### [INPUT DATA]
◆ ◆ ◆ ◆
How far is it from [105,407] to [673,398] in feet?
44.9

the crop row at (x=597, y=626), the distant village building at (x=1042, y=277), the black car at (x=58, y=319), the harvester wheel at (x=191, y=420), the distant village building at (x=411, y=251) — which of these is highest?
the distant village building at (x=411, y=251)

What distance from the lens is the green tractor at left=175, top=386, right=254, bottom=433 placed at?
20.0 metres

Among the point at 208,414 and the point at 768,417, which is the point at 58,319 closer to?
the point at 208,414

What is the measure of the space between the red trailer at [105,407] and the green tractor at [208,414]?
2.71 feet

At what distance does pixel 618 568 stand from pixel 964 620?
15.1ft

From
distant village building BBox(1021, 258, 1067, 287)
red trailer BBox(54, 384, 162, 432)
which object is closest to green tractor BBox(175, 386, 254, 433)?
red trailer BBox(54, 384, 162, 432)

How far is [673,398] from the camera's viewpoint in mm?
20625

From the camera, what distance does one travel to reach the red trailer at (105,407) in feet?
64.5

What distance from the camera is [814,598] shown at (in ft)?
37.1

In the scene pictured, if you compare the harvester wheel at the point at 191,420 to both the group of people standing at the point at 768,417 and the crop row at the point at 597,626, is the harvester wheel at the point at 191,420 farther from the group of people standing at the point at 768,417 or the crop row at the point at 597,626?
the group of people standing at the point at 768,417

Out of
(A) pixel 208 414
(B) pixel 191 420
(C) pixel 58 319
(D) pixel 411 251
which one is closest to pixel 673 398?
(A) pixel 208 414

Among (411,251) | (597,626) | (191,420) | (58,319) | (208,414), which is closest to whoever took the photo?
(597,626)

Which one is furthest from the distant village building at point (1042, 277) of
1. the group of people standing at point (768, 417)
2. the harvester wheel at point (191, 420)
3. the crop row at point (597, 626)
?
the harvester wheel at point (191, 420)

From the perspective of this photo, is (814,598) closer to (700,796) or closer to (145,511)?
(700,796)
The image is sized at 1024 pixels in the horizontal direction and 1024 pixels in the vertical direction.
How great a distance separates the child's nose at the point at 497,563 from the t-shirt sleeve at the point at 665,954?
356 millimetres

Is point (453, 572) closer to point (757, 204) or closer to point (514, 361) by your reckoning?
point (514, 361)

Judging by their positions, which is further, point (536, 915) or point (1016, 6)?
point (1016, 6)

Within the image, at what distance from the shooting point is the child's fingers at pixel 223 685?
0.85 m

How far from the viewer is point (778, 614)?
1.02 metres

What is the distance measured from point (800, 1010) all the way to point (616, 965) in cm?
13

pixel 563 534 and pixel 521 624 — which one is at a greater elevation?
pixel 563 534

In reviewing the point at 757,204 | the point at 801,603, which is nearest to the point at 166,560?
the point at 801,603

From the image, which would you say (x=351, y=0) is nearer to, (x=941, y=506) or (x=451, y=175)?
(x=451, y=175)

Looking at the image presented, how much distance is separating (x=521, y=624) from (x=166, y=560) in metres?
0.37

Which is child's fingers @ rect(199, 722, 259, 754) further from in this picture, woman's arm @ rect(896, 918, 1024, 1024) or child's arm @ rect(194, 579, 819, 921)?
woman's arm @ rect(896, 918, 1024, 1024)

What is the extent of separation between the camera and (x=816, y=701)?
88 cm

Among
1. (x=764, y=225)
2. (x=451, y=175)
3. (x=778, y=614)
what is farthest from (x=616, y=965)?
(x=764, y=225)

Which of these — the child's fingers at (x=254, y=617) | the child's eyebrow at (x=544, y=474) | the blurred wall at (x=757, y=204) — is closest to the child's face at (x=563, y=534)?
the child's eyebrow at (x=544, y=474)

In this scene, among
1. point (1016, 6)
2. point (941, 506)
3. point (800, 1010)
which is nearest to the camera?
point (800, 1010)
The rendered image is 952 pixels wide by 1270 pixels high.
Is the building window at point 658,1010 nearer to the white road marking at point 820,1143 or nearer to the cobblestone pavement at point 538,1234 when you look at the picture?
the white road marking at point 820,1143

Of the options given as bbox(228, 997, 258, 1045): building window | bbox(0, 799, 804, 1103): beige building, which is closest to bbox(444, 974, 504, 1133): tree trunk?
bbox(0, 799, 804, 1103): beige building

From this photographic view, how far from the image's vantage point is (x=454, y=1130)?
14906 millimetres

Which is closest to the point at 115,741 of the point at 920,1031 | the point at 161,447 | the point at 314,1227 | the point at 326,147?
◆ ◆ ◆ ◆
### [STATED PROBLEM]
All of the data above should be transcribed exactly.

### [SOLUTION FOR THIS EXERCISE]
How far is it from [105,407] to [673,398] in feet?
44.9

the crop row at (x=597, y=626), the distant village building at (x=1042, y=277), the black car at (x=58, y=319), the harvester wheel at (x=191, y=420), the distant village building at (x=411, y=251) — which of these is highest?
the distant village building at (x=411, y=251)

What distance from the lens is the green tractor at left=175, top=386, right=254, bottom=433 placed at?
20.0 metres

Among the point at 208,414 and the point at 768,417, which is the point at 58,319 closer to?
the point at 208,414

What is the measure of the space between the red trailer at [105,407] and the green tractor at [208,414]?
2.71 feet

At what distance does pixel 618 568 stand from pixel 964 620?
15.1ft

From
distant village building BBox(1021, 258, 1067, 287)
red trailer BBox(54, 384, 162, 432)
which object is closest to green tractor BBox(175, 386, 254, 433)?
red trailer BBox(54, 384, 162, 432)

How far is [673,398] from the camera's viewpoint in mm?
20625

From the camera, what distance does one travel to reach the red trailer at (105,407) in feet?
64.5

What distance from the camera is [814,598] shown at (in ft)?
37.1

In the scene pictured, if you compare the harvester wheel at the point at 191,420 to both the group of people standing at the point at 768,417 and the crop row at the point at 597,626, is the harvester wheel at the point at 191,420 farther from the group of people standing at the point at 768,417 or the crop row at the point at 597,626?
the group of people standing at the point at 768,417

Out of
(A) pixel 208 414
(B) pixel 191 420
(C) pixel 58 319
(D) pixel 411 251
which one is closest to pixel 673 398?
(A) pixel 208 414

Among (411,251) | (597,626) | (191,420) | (58,319) | (208,414), which is closest to whoever took the photo?
(597,626)

Which one is furthest from the distant village building at point (1042, 277) of
1. the group of people standing at point (768, 417)
2. the harvester wheel at point (191, 420)
3. the crop row at point (597, 626)
?
the harvester wheel at point (191, 420)

From the perspective of this photo, is (814,598) closer to (700,796) or closer to (145,511)?
(700,796)
The image is sized at 1024 pixels in the horizontal direction and 1024 pixels in the vertical direction.
How great a distance separates the child's nose at the point at 497,563 from the t-shirt sleeve at the point at 665,954?
356 millimetres

Is point (453, 572) closer to point (757, 204) or closer to point (514, 361) by your reckoning?
point (514, 361)

Judging by their positions, which is further, point (536, 915) or point (1016, 6)?
point (1016, 6)

Within the image, at what distance from the shooting point is the child's fingers at pixel 223 685?
0.85 m

How far from the viewer is point (778, 614)?
1.02 metres

What is the distance measured from point (800, 1010) all the way to point (616, 965) in cm?
13

pixel 563 534 and pixel 521 624 — which one is at a greater elevation?
pixel 563 534

In reviewing the point at 757,204 | the point at 801,603, which is nearest to the point at 166,560?
the point at 801,603

From the image, which would you say (x=351, y=0) is nearer to, (x=941, y=506) or (x=451, y=175)?
(x=451, y=175)

Looking at the image presented, how much distance is separating (x=521, y=624) from (x=166, y=560) in metres?
0.37

Which is child's fingers @ rect(199, 722, 259, 754) further from in this picture, woman's arm @ rect(896, 918, 1024, 1024) or child's arm @ rect(194, 579, 819, 921)?
woman's arm @ rect(896, 918, 1024, 1024)

What is the extent of separation between the camera and (x=816, y=701)?
88 cm

Among
1. (x=764, y=225)
2. (x=451, y=175)
3. (x=778, y=614)
what is farthest from (x=616, y=965)?
(x=764, y=225)

Which of these — the child's fingers at (x=254, y=617) | the child's eyebrow at (x=544, y=474) | the blurred wall at (x=757, y=204) — is closest to the child's face at (x=563, y=534)?
the child's eyebrow at (x=544, y=474)

In this scene, among
1. point (1016, 6)
2. point (941, 506)
3. point (800, 1010)
which is nearest to the camera?
point (800, 1010)
The rendered image is 952 pixels wide by 1270 pixels high.
Is the building window at point 658,1010 nearer to the white road marking at point 820,1143 or nearer to the cobblestone pavement at point 538,1234 when you look at the picture?
the white road marking at point 820,1143

Of the options given as bbox(228, 997, 258, 1045): building window | bbox(0, 799, 804, 1103): beige building, which is closest to bbox(444, 974, 504, 1133): tree trunk?
bbox(0, 799, 804, 1103): beige building

From this photographic view, how far from the image's vantage point is (x=454, y=1130)?
14906 millimetres

Which is closest to the point at 115,741 of the point at 920,1031 | the point at 161,447 | the point at 314,1227 | the point at 326,147?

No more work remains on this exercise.